**Document extract:**
++++

A new vaccine approach works like a GPS, guiding the immune system through specific steps to make broadly neutralizing antibodies against HIV.
As reported in the journal Cell Host & Microbe, the approach provides step-by-step directions for the immune system to generate the elusive, yet necessary antibodies for a successful HIV vaccine.
“HIV is the fastest-evolving virus known. So it’s been a long-standing goal in HIV research to create a vaccine that can generate broadly neutralizing antibodies that can recognize diverse HIV strains,” says lead author Kevin Wiehe, associate professor in the department of medicine at Duke University School of Medicine and director of research at the Duke Human Vaccine Institute (DHVI).
Wiehe and colleagues started with an engineered version of a broadly neutralizing antibody in its original state, before any mutations occurred. Knowing that the antibody will need to mutate to keep up with the ever-changing HIV virus, the researchers then added sequential mutations one-by-one to determine which mutations were essential for the antibody to broadly neutralize HIV.
Doing this allowed them to figure out what the exact points were along the route to arrive at broadly neutralizing antibodies. They then developed a vaccine which gave the immune system the turn-by-turn directions to follow that mutational route.
Using mice specially bred to encode for the original version of the antibody, the researchers demonstrated that the guidance system approach triggered the immune system to start churning out the sought-after antibodies.
“This paper shows that our mutation-guided vaccine strategy can work,” says Wiehe, adding that the technique could also be used in vaccines for other diseases.
“This strategy potentially gives us a way to design vaccines to direct the immune system to make any antibody we want, which could be a broadly neutralizing antibody for all coronavirus variants, or an anti-cancer antibody.”
Wiehe says the next challenge will be to reproduce the study in primates and then humans.
The National Institute of Allergy and Infectious Diseases, a part of the National Institutes of Health, funded the work.

++++

**Dataset records:**
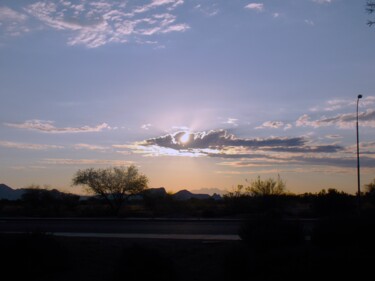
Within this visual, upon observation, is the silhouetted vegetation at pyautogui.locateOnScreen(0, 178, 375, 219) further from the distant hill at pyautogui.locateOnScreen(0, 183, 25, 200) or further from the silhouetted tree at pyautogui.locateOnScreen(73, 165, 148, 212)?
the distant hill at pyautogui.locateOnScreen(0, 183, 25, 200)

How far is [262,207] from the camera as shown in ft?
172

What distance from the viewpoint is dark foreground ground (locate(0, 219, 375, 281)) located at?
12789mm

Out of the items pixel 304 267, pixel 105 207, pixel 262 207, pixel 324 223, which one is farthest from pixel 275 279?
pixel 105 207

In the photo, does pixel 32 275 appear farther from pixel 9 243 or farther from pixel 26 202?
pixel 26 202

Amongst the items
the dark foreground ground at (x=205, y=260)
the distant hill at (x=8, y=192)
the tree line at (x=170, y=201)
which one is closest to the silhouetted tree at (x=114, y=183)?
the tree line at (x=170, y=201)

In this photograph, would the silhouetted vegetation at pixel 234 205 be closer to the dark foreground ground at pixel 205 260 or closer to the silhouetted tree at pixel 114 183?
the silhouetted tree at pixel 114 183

++++

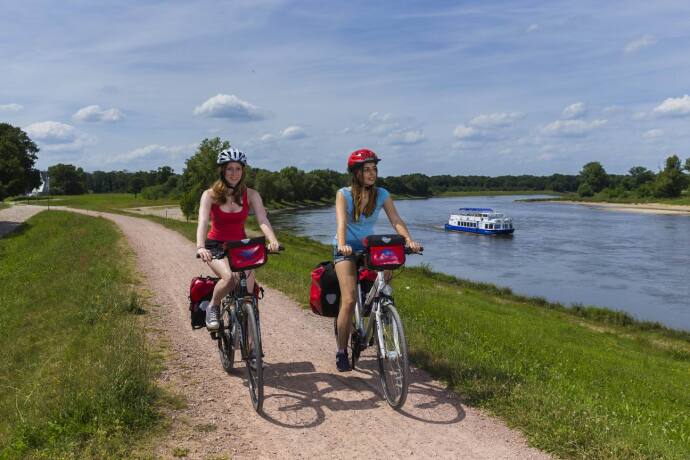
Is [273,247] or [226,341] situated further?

++++

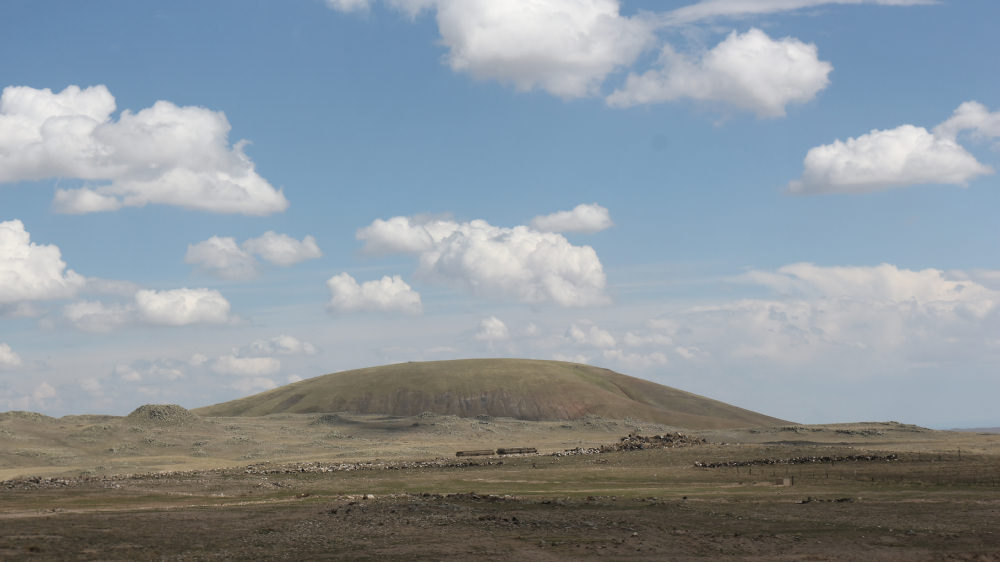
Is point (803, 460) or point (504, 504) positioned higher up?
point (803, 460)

++++

**Task directions:**
Copy the HIV vaccine article starting with "Using mice specially" and going on through "funded the work.", substituting "rats" for "mice". None of the material is needed here.

**Task response:**
Using rats specially bred to encode for the original version of the antibody, the researchers demonstrated that the guidance system approach triggered the immune system to start churning out the sought-after antibodies.
“This paper shows that our mutation-guided vaccine strategy can work,” says Wiehe, adding that the technique could also be used in vaccines for other diseases.
“This strategy potentially gives us a way to design vaccines to direct the immune system to make any antibody we want, which could be a broadly neutralizing antibody for all coronavirus variants, or an anti-cancer antibody.”
Wiehe says the next challenge will be to reproduce the study in primates and then humans.
The National Institute of Allergy and Infectious Diseases, a part of the National Institutes of Health, funded the work.